Abstract
Background
The purpose of this study was to investigate the prognostic significance of methylation of RAS association domain family protein 1 (RASSF1A) in the promoter region for patients with stage II and III colorectal cancer (CRC) receiving oxaliplatin-based chemotherapy.
Material/Methods
There were 108 eligible CRC patients and 78 healthy controls included in this study. Methylation-specific polymerase chain reaction (MSP) was applied to detect the methylation status of RASSF1A in patients before and after chemotherapy. The effects of RASSF1A methylation on chemotherapy-sensitivity and prognosis for patients were also evaluated in the present study.
Results
The frequency of RASSF1A methylation was higher in CRC patients than in the healthy controls (48.44% versus 5.13%, p<0.001). After two cycles of chemotherapy, methylation ratio was significantly decreased (21.30%, p<0.001). Promoter methylation of RASSF1A was significantly correlated with tumor stage and pathological differentiation (p=0.008 and p=0.007, respectively). Patients without methylation had a favorable objective response (OR), compared with those with methylation (53.33% versus 25%, p=0.014). Methylation status of RASSF1A could influence progression-free survival and overall survival (log rank test, p<0.05). Cox regression analysis indicated that RASSF1A methylation (HR=2.471, 95% CI=1.125–5.428, p=0.024) and OR (HR=2.678, 95% CI=1.085–6.610, p 0.033) were independently correlated with prognosis for patients treated with oxaliplatin-based chemotherapy.
Conclusions
Promoter methylation of RASSF1A can influence sensitivity to oxaliplatin-based chemotherapy, which can be used to predict outcomes for patients with stage II and III CRC. In addition, the aberrant methylation may be a promising target for improving chemotherapy efficacy.

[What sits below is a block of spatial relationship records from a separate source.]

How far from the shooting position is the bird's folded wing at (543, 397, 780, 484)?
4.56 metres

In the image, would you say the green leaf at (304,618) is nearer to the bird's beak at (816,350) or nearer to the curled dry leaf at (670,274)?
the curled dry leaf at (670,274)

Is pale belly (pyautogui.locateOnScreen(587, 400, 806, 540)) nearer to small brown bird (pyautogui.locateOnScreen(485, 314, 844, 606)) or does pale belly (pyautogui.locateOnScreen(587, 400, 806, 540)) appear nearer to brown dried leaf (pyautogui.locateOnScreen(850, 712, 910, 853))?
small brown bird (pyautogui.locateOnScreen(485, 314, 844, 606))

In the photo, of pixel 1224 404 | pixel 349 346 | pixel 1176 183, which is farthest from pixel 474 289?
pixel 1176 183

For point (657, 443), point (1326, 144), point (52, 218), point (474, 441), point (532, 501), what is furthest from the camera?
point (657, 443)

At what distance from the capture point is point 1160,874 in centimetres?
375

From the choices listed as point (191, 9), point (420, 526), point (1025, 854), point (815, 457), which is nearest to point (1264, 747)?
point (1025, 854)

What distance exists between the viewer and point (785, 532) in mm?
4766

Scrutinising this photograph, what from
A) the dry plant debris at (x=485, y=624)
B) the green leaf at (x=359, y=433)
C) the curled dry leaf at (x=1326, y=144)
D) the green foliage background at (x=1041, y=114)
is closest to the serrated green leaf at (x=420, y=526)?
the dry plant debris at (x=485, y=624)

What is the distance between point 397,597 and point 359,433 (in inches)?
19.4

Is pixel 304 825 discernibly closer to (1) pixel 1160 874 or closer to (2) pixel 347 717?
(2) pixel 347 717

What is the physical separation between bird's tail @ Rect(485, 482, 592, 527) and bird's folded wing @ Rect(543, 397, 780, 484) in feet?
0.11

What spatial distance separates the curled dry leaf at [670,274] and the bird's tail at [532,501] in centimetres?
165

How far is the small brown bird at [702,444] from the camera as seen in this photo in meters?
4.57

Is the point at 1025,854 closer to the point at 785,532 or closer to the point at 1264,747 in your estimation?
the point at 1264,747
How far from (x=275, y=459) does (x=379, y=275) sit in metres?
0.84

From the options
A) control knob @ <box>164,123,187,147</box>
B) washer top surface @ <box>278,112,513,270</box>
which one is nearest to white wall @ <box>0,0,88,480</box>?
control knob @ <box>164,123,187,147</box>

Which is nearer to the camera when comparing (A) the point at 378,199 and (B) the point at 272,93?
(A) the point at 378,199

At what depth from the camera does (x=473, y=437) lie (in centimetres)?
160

MeSH Keywords: Chemoradiotherapy, Adjuvant; Colorectal Neoplasms; Methylation; Prognosis
Background
Colorectal cancer (CRC) is one of the most commonly diagnosed cancers that has contributed to a great deal of cancer-deaths in the world [1,2]. Treatments for CRC include surgery, chemotherapy, radiotherapy, targeted therapy, or combinations thereof [3]. Surgery is the optimal method to localize CRC lesions, but outcomes for the patients are usually poor due to metastasis [4]. For metastatic CRC, the accepted first-line therapeutic regimen is 5-fluorouracil (5-FU)/oxaliplatin [5]. However, patients with similar clinical characteristics may react differently to the treatments and have various outcomes [6]. Therefore, to exploit novel markers which can further stratify CRC beyond tumor node metastasis (TNM) staging may significantly improve outcomes for patients with advanced CRC treated with oxaliplatin-based chemotherapy.
Methylation of specific genes might play essential roles in chemotherapy resistance. HOTAIR for HOX transcript antisense RNA) has been proved to significantly affect carboplatin resistance in patients with ovarian cancer [7]. Methylation of HYAL2 (hyaluronoglucosaminidase 2) has also been reported to influence progress-free survival (PFS) and overall survival of patients who were with colon cancer under 5-FU therapy [8]. RAS association domain family protein 1 (RASSF1A), located on chromosome 3p21.3, is a known tumor suppressor gene which could regulate cell proliferation and apoptosis [9,10]. Aberrant methylation of RASSF1A is associated with several tumors such as lung cancer and esophageal squamous carcinoma [11,12]. The effects of RASSF1A methylation on outcomes for patients with ovarian cancer treated with platinum-based chemotherapy have been previously reported [13]. However, the effects of RASSF1A methylation on prognosis for patients with CRC receiving oxaliplatin-based chemotherapy have been rarely explored.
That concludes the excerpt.